12 Şubat 2023

Yıkım



     Büyük felaketin yarattığı tarifsiz elem ve tahribat, şok dalgalarıyla en ücra köşelere değin sirayet etti.

    Yıkımı yaşayan halk ve kederlerini yüreklerinde paylaşan milyonlarca insan; panik halinde, kapkaranlık bir çaresizliğe terk edildi.

    Devlet organize olamadı, kurumlarını işletemedi. Kimsesiz kalan halkın imdadına Hızır gibi yetişemedi.

    Planlama, koordinasyon ve yönetim zafiyetleri ile beceriksizlik, ihmallerle birleşerek trajediyi katbekat devleştirdi.

    Bu acizlik içerisinde, halkın yaralarını sarmak yine halkın kendisine düştü.

***

    Gönüllüler, STK’ler, belediyeler, siyasi partiler; insanüstü bir özveriyle koştu, didindi hatta ellerinden gelenin fazlasını ortaya koydu.

    İnsanlar niçin yetersiz kalan Afad’a, Kızılay’a güvenmiyor da Ahbap’ı tercih ediyor? Akut niye iğdiş edildi?

    Niçin haberleri TRT’den değil de Fox’tan alıyor?

    Kim veya kimler nerede yanlış yaptılar?

***

    İnsanların yardım için haberleştiği en hayati anlarda Twitter’a erişim, nasıl ve hangi gerekçeyle kısıtlanabildi?

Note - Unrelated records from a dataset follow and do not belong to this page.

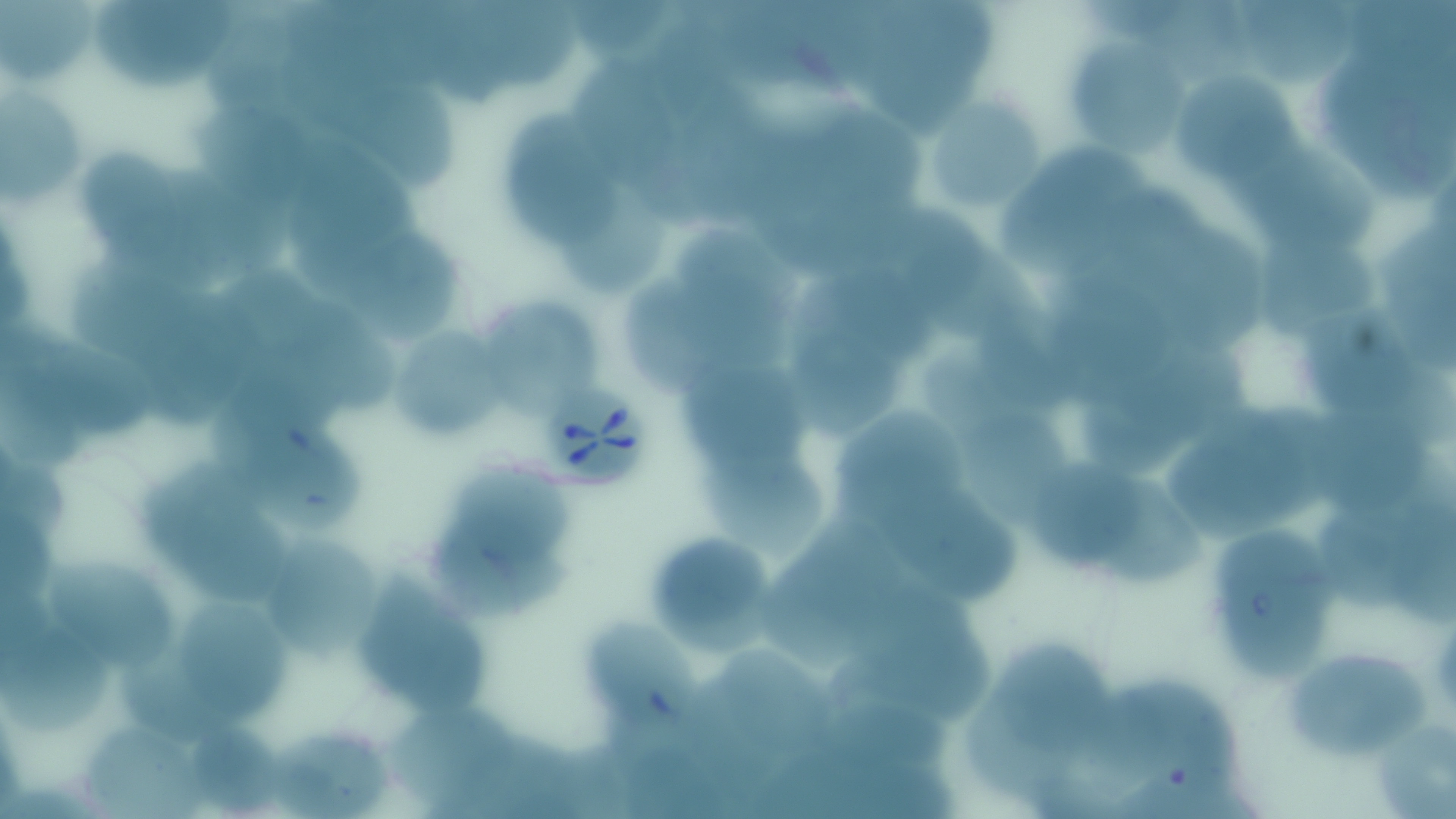
Approximate bounding boxes as [x1, y1, x2, y2] in pixels.
Babesia divergens-infected red blood cells: [540, 379, 656, 492].
No Plasmodium falciparum, Plasmodium ovale, Plasmodium malariae, Plasmodium vivax, or Trypanosoma brucei observed.

{
  "slide_level_diagnosis": "Babesia divergens",
  "magnification": "1000x",
  "field_of_view": "one of a larger specimen",
  "image_size": "1456×819 pixels",
  "uninfected_red_blood_cell_locations": "approximate bounding boxes as [x1, y1, x2, y2] in pixels: [1, 0, 102, 91], [569, 0, 682, 57], [1237, 0, 1354, 89], [94, 1, 240, 85], [468, 2, 584, 93], [1071, 33, 1188, 163], [281, 37, 401, 141], [576, 53, 673, 183], [1174, 67, 1307, 183], [307, 76, 463, 192], [0, 88, 83, 214], [934, 97, 1044, 209], [178, 98, 320, 212], [813, 108, 932, 209], [507, 122, 627, 253], [286, 135, 420, 291], [1003, 144, 1151, 277], [1232, 144, 1385, 251], [74, 146, 185, 264], [1107, 183, 1221, 293], [560, 185, 671, 294], [889, 205, 994, 317], [338, 211, 456, 351], [1148, 221, 1286, 359], [681, 227, 799, 330], [1261, 228, 1381, 346], [912, 241, 1047, 344], [828, 264, 942, 364], [620, 266, 721, 398], [69, 271, 197, 363], [1050, 280, 1178, 399], [162, 282, 277, 419], [292, 297, 405, 415], [485, 298, 604, 415], [1306, 304, 1419, 415], [976, 306, 1079, 408], [777, 310, 904, 441], [392, 318, 505, 432], [13, 326, 162, 439], [1122, 338, 1267, 436], [683, 347, 804, 475], [2, 377, 88, 473], [1079, 395, 1194, 473], [1314, 398, 1428, 512], [829, 400, 971, 525], [238, 406, 366, 532], [1166, 406, 1330, 548], [965, 419, 1068, 512], [699, 438, 829, 566], [1028, 446, 1150, 577], [452, 453, 577, 578], [0, 457, 74, 536], [144, 470, 292, 603], [1101, 474, 1202, 591], [884, 489, 1022, 606], [1315, 493, 1436, 609], [1392, 500, 1456, 628], [0, 505, 56, 606], [796, 512, 906, 627], [1216, 517, 1330, 685], [420, 530, 577, 621], [640, 530, 778, 651], [260, 533, 377, 660], [357, 559, 494, 718], [761, 559, 868, 672], [49, 562, 179, 676], [174, 595, 293, 727], [834, 599, 993, 730], [587, 616, 705, 740], [5, 621, 113, 736], [119, 636, 224, 747], [994, 641, 1114, 756], [1287, 645, 1429, 760], [720, 649, 835, 752], [1097, 675, 1242, 794], [809, 687, 961, 783], [963, 691, 1083, 801], [391, 703, 520, 809], [191, 718, 285, 813], [1379, 720, 1456, 819], [83, 726, 205, 819], [276, 728, 394, 817], [460, 729, 585, 819], [620, 738, 736, 819]",
  "modality": "optical microscopy",
  "stain": "May-Grünwald-Giemsa",
  "preparation": "thin blood film"
}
Describe the morphology of the red blood cells.
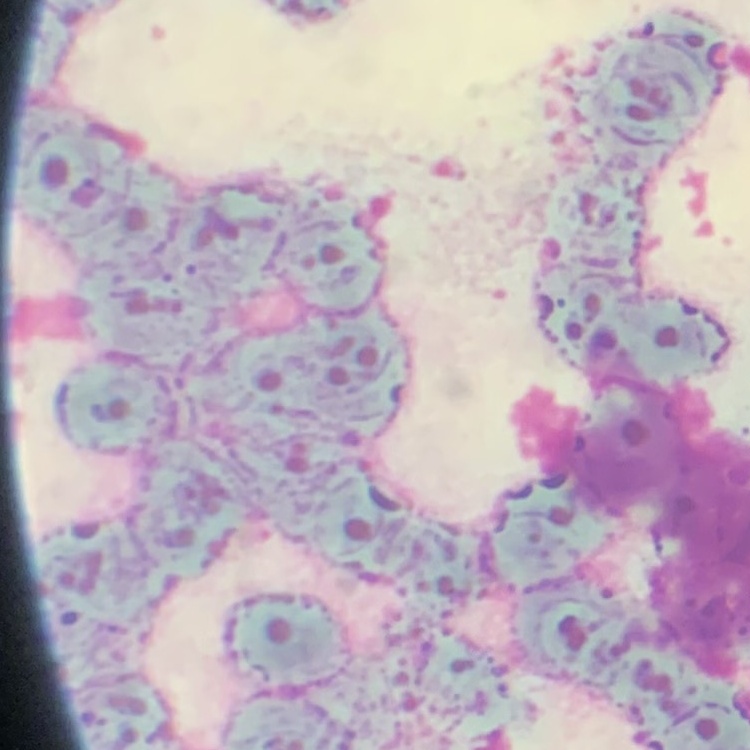
They show rouleaux formation.

Summary:
  - Image type: square crop of a larger photomicrograph
  - Preparation: thin blood film
  - Stain: Field's or Giemsa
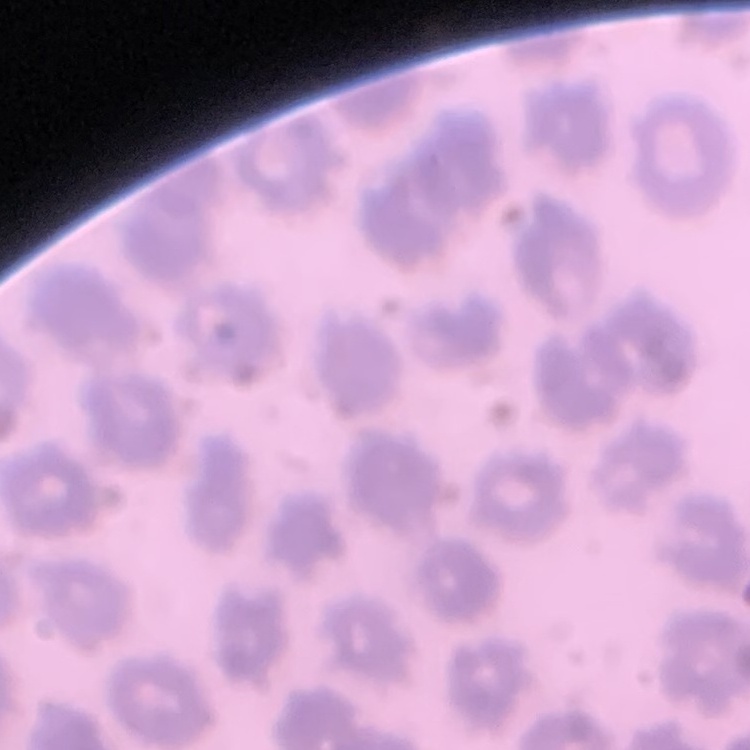 The red blood cells exhibit no rouleaux formation. Field's or Giemsa stain. Thin blood smear. Square crop of a larger photomicrograph.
Comment on the morphology of the red blood cells.
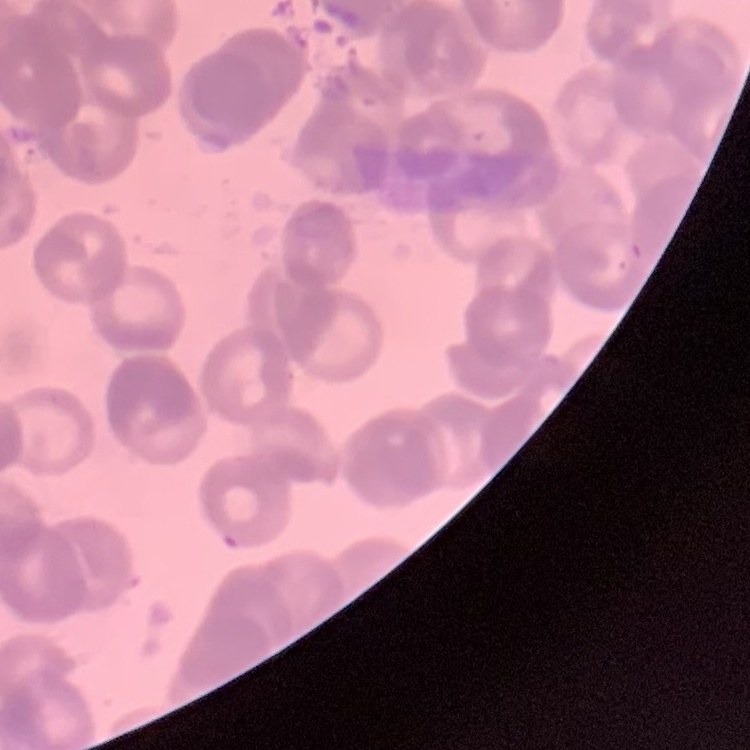

Rouleaux formation.

Field's or Giemsa stain. Thin blood smear. Square crop of a larger photomicrograph.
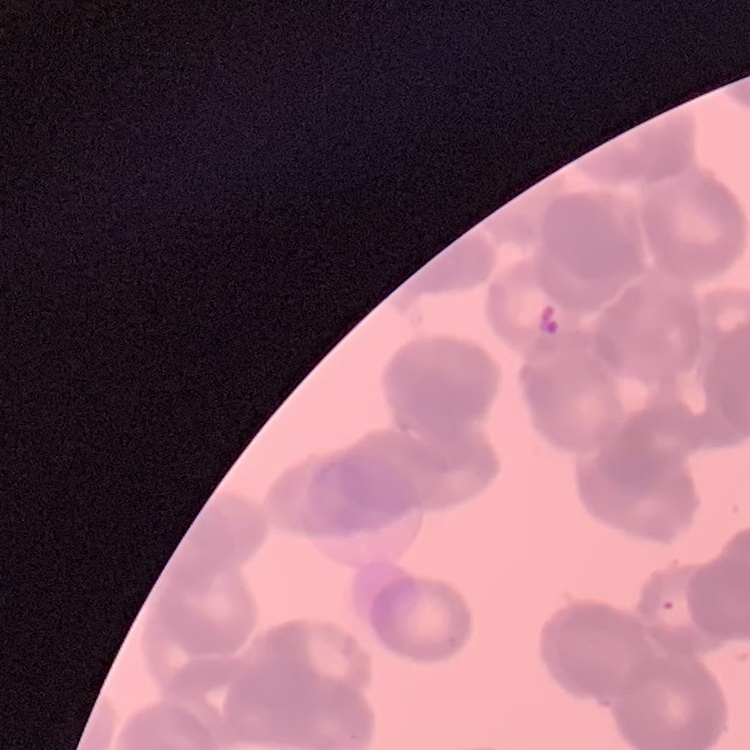

The red blood cells show rouleaux formation. Thin blood smear. Square crop of a larger photomicrograph. Field's or Giemsa stain.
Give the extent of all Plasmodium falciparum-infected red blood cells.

    Kim kışta, kıyamette ortada kalan millete yetişebilsin diye -aslında devletin görevini- üstlenenlere mâni olmaya çalıştı, ne uğruna?

    İnsanlar enkazlarda, soğukta; ölürken, can çekişirken, acı içinde çırpınırken -sırf zayıflığı belli etmemek adına- durum kontrol altında, her şey yolundaymış gibi -utanmadan, sıkılmadan, vicdanı sızlamadan- yalan söyleyebilenler kimlerdi?

***

    Millet can derdine düşmüşken, fırsattan istifade; ırkçılık, nefret ve yabancı düşmanlığı nifak tohumlarıyla suyu bulandırarak haklı hüzün ve öfkemizi kendimize yönlendirip - paramparça olmuşken üstelik- kendi kendimizi vurmamızı arzulayan kimdi?

***

    Ancak son çare olarak gündeme gelebilecek olan öğrenci yurtlarını boşaltan; bu şartlarda dahi sürdürülmesi gereken eğitimi sekteye uğratan, bu kadar kolay gözden çıkarabilen, ilk feda edilecek denli değersiz gören kimlerdi?

    Okumuşu küçümseyen, hor görerek küstüren; cehaleti yücelten ve kutsayarak bugünlerin taşlarını döşeyen kimlerdi?

***

    Deprem bölgesinde, adı üzerinde olası bir afet beklendiği halde; kentler ve köyler nasıl yerle bir olabildi?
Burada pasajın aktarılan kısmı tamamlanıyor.